Selected excerpt section start
# Any race a Surly Cross Check?



## Keepthemdead (Oct 24, 2006)

*Anyone race a Surly Cross Check?*

I'm thinking about getting one to do beginner races and just bomb around. Will probably also use as a rain bike. Any actually race one of theses? What is the lowest weight you got down to with reasonable parts? Most seem to be touring bikes or set up for heavy duty trail stuff. Sorry if this has already been covered.This is also one of the only locally available frames I can get as the bike shops around here can't get anything else under a grand for some reason.
Cheers


----------



## Andrea138 (Mar 10, 2008)

I have one set up single speed, and it weighs about 23.5 pounds. It's a lot of fun to ride, too.


----------



## carlosflanders (Nov 23, 2008)

I have a SS cross check as well. around 23 lbs. Heck of a lot of fun to ride. Have done several SS races on it. Never noticed any extra weight, handles any abuse.


----------



## Sweet Milk (Oct 13, 2004)
Selected excerpt section end
Material provided section start
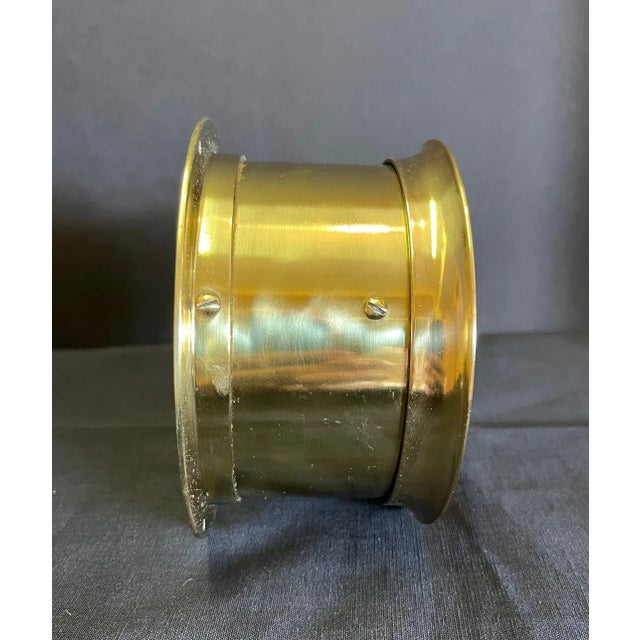 Brass ships clock by Seth Thomas with steel face and black numbers.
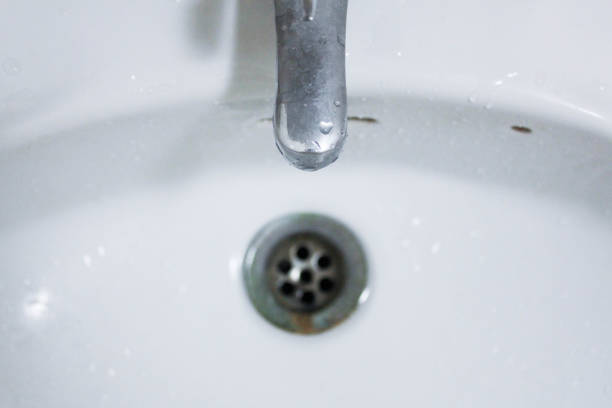 istock Water droplet, drain in white washbasin 986436638
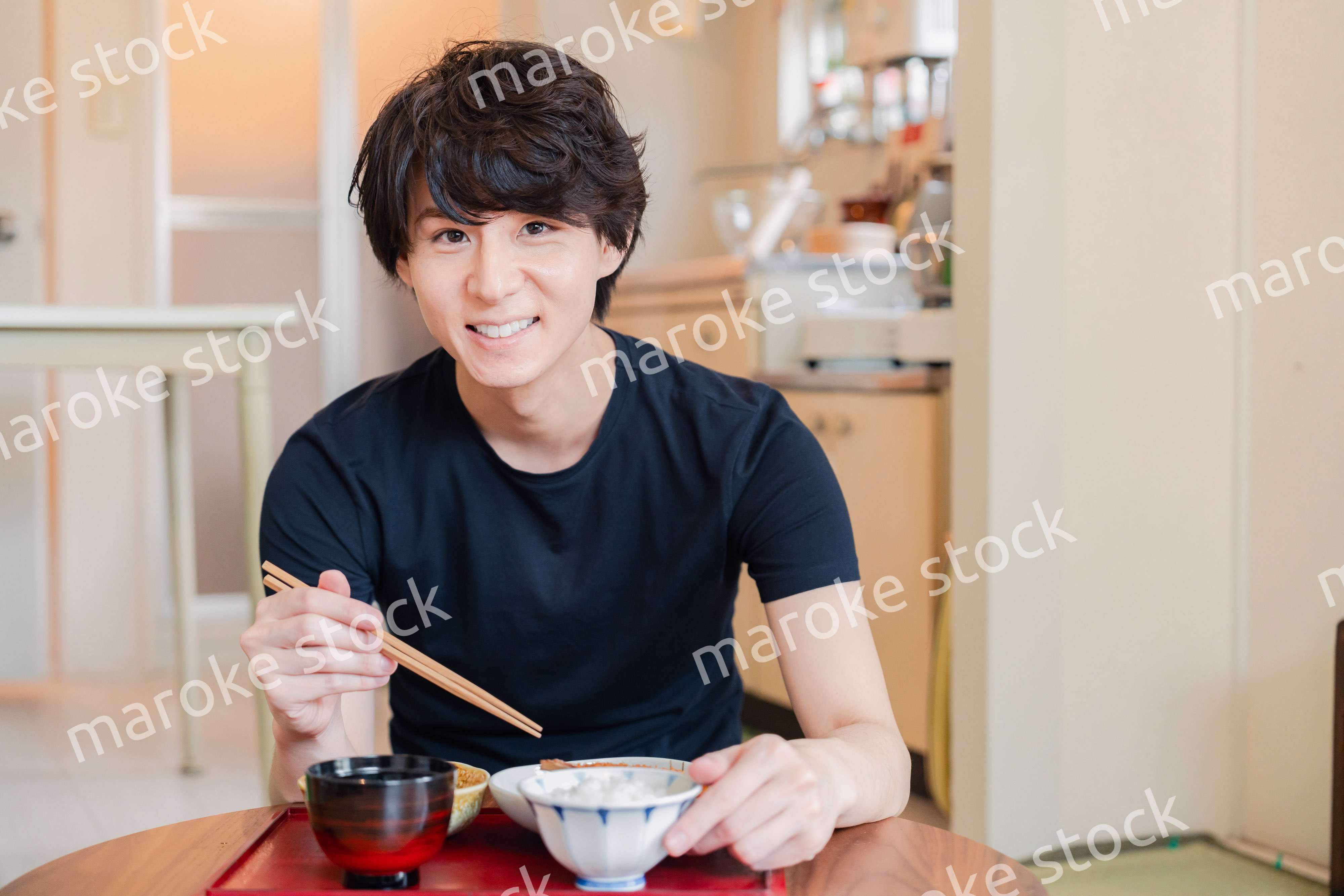 一人暮らしの下宿先でごはんを食べる若い男性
Material provided section end
# Tasks and exercises
#1 In the Surly Cross Check thread, rewrite the part that opens with the words containing "## Andrea138 (Mar" and closes with "handles any abuse.", swapping every "fun" for "enjoyment".
#2 Extend the Surly Cross Check thread from the point where it stops.
The listing comes from a separate source and is not part of the thread.

# Answers in order
#1
## Andrea138 (Mar 10, 2008)

I have one set up single speed, and it weighs about 23.5 pounds. It's a lot of enjoyment to ride, too.


----------



## carlosflanders (Nov 23, 2008)

I have a SS cross check as well. around 23 lbs. Heck of a lot of enjoyment to ride. Have done several SS races on it. Never noticed any extra weight, handles any abuse.

#2
I raced one extensively and just switched over to a Trek XO -- allthough I never thought that the weight bothered me the Trek's lighter weight is an eyeopener, especially when going uphill over barricades or other run ups. Also the handling is significantly better, the Surly is slightly ponderous.

Having said that, the Surly suited me just fine and fit my budget at the time. I converted it to a ss and primarily ride it on dirt trails and on rainy days


----------



## dankilling (Aug 27, 2002)

I have one for my pit bike. Rides just fine, is bulletproof, and makes a great training bike when you upgrade.


----------



## pretender (Sep 18, 2007)

The weight of the frame is no secret, and arithmetic exists.


----------



## Keepthemdead (Oct 24, 2006)

1.I'm aware of the weight of the frame set , I can't spend alot ( or even peanuts really) so I really have to consider every detail ,3: I never hear of anyone racing them , 4: the bike shops(& used "scene") round here sucks.(Mtl,Qc). No shop here will sell me a frame for under a grand much less five hundred for some reason.
Just wanted to hear feedback and see what other people were doing in terms of configurations.


----------



## Chequama Mama (Sep 5, 2002)

I race a cross check as a mid-front packer cat 3 here in the midwest. I don't remember the exact weigh of it in full racing kit, but believe it was around 21.5 lbs with nothing stupid light. It was my lightest bike until I upgraded my road bike to record this year.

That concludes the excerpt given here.